▸ **WHAT IS REQUIRED**: From the article below about the lethal injection litigation award, reproduce word for word the passage that begins with the words containing "At an American" and ends with "and legal teams.".
-- TEXT PROVIDED follows --
By Andrew Cohen
Their work is often frustrating, exhausting, and fraught with uphill battles—which made being honored for it that much sweeter for Megan McCracken and Jen Moreno ’06, attorneys with Berkeley Law’s Death Penalty Clinic.
At an American Bar Association event September 10 in Washington, D.C., the organization gave McCracken and Moreno its 2015 John Paul Stevens Guiding Hand of Counsel Award for their leadership, guidance, and expertise in lethal injection litigation across the United States. The annual award recognizes lawyers who demonstrate commitment and achievement on behalf of death-sentenced individuals, and who help develop innovative approaches to capital defense.
McCracken and Moreno lead the clinic’s Lethal Injection Project, which provides litigation resources and consultation to lawyers nationwide challenging the constitutionality of lethal injection. Since 2007, they have since served clients in 29 jurisdictions, achieved meaningful court victories, and provided legal assistance to numerous prisoners and legal teams.
-- TEXT PROVIDED concluded --
-- EXTRACTED RECORDS follows --
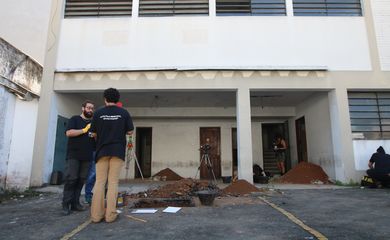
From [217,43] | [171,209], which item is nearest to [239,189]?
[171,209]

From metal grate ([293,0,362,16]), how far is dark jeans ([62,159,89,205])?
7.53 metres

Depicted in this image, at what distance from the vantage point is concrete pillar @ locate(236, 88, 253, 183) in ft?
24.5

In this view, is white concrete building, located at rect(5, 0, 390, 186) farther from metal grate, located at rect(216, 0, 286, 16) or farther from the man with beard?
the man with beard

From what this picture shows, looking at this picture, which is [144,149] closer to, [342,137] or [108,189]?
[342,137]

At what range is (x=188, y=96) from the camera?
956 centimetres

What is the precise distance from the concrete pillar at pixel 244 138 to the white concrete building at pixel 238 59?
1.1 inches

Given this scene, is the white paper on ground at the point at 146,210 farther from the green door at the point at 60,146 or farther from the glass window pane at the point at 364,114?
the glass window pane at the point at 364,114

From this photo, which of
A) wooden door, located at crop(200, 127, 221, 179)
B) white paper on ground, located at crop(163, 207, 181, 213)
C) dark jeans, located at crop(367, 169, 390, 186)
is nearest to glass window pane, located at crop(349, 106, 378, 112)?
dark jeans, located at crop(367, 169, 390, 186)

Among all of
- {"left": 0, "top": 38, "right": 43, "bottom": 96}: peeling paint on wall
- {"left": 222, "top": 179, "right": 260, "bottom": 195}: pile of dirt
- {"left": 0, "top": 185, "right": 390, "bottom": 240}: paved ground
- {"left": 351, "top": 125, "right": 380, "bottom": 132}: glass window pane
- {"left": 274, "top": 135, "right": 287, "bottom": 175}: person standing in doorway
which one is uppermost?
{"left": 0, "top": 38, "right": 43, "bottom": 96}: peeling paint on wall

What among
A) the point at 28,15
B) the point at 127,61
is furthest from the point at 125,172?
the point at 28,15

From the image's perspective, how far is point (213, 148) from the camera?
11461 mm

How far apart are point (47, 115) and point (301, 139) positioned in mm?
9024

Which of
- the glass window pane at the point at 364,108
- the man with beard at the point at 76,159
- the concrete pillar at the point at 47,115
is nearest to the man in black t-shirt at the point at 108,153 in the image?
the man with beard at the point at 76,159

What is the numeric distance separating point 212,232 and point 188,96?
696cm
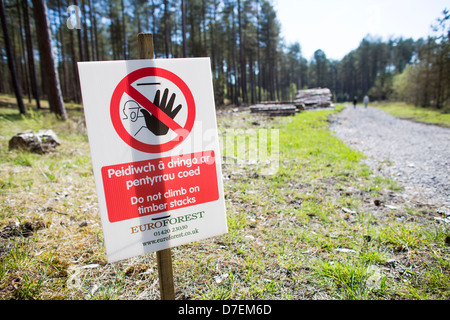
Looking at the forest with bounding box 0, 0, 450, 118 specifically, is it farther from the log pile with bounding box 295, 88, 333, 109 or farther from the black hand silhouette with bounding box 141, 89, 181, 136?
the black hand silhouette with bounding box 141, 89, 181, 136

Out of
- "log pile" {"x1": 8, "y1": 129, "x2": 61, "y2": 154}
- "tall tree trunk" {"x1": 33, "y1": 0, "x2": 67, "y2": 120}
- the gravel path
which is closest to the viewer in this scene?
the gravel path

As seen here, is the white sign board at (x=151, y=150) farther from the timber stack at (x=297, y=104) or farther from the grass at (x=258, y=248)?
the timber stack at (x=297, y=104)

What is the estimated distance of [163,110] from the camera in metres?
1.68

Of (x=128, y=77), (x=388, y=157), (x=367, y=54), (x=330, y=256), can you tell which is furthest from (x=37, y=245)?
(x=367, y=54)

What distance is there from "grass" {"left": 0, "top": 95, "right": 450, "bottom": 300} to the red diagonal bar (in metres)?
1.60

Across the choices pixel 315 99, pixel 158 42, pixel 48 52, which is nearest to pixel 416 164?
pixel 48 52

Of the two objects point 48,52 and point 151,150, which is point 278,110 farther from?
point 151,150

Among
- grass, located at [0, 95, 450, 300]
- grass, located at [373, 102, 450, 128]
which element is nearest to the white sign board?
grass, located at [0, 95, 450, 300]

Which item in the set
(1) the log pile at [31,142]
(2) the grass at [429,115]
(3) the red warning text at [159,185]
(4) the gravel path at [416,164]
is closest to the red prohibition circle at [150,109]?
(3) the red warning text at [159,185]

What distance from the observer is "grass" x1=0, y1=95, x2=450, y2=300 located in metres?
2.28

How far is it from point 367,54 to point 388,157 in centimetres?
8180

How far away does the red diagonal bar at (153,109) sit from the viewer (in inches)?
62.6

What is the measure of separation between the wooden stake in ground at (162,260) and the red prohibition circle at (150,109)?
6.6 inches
-- EXTRACTED RECORDS concluded --
▸ **TASK ANSWER**:
At an American Bar Association event September 10 in Washington, D.C., the organization gave McCracken and Moreno its 2015 John Paul Stevens Guiding Hand of Counsel Award for their leadership, guidance, and expertise in lethal injection litigation across the United States. The annual award recognizes lawyers who demonstrate commitment and achievement on behalf of death-sentenced individuals, and who help develop innovative approaches to capital defense.
McCracken and Moreno lead the clinic’s Lethal Injection Project, which provides litigation resources and consultation to lawyers nationwide challenging the constitutionality of lethal injection. Since 2007, they have since served clients in 29 jurisdictions, achieved meaningful court victories, and provided legal assistance to numerous prisoners and legal teams.